Ese protagonismo fue tomando forma en muchas convocatorias que respondieron menos a decisiones cupulares que al deseo colectivo de participar activamente en esta movida que define tantas cosas. Grupos autoconvocados, pequeñas organizaciones políticas, ciudadanos que decidieron sumarse: en esta ciudad y en muchos otros lugares del país volvieron a correr aires asamblearios, buena noticia que, incluso trasciende el hecho electoral, aunque naturalmente hoy éste requiera la atención excluyente.

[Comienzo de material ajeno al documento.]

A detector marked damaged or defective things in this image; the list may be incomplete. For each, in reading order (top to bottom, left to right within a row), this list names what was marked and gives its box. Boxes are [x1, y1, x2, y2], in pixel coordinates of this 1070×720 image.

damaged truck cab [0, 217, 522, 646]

Ese espíritu de la mejor militancia se vio hace quince días en Parque Centenario, en Lezama, en la exaltación del reciente plenario de Rosario, en la multitud que –a pesar de todo– se congregó el sábado en el Obelisco, en las esquinas de todo el país donde pequeños grupos distribuían los volantes que ellos mismos habían redactado e impreso, en las mil maneras en que se expresa el pueblo cuando quiere hacerse cargo de su propio destino.

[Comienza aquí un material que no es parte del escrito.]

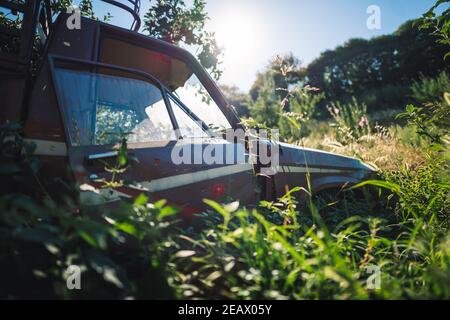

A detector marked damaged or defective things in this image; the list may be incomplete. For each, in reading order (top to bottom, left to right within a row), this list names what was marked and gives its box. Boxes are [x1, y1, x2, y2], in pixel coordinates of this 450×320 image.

rusty car body [0, 0, 374, 218]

Faltaba algo, sin embargo. Era necesario que nuestro candidato hablara frente a su adversario, explicara claramente su proyecto ante millones de teleespectadores poniendo en evidencia la vacuidad del discurso de Mauricio Macri, que lo intimara a que respondiera sobre las consecuencias que para los sectores populares inevitablemente tendría la devaluación, mostrando de este modo que Cambiemos oculta su propuesta y rehúye cualquier debate racional. Esto ocurrió en la noche del domingo, y desde entonces, pienso, espero, quiero creer, se ha inquietado la conciencia de miles de argentinos que tal vez desconfíen de este gobierno, que, quizá, entusiasmados livianamente con la idea del cambio quieran creerle a Macri, pero que se preguntarán por qué el candidato de Cambiemos quedó sin respuesta cuando se hablaba de la devaluación y el ajuste. Estas palabras difícilmente abandonen ya estas conciencias inquietas que habían creído posible ignorarlas.

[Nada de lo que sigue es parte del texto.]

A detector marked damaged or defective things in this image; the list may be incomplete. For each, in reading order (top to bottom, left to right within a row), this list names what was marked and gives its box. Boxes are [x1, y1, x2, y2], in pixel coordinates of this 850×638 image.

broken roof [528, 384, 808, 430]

Desde la noche del domingo, el sortilegio comienza a derrumbarse, el discurso de los globos y las caras felices revela su vacuidad cuando se lo interpela como lo hizo Daniel Scioli el domingo. Como en todas las grandes encrucijadas de la historia, la lucha entre el pueblo y los privilegios es también la lucha por la razón política contra la confusión y la mentira. Por eso, que los términos de la confrontación empiecen a advertirse más nítidamente es una poderosa razón para el optimismo.
* Director del Centro Cultural de la Memoria Haroldo Conti.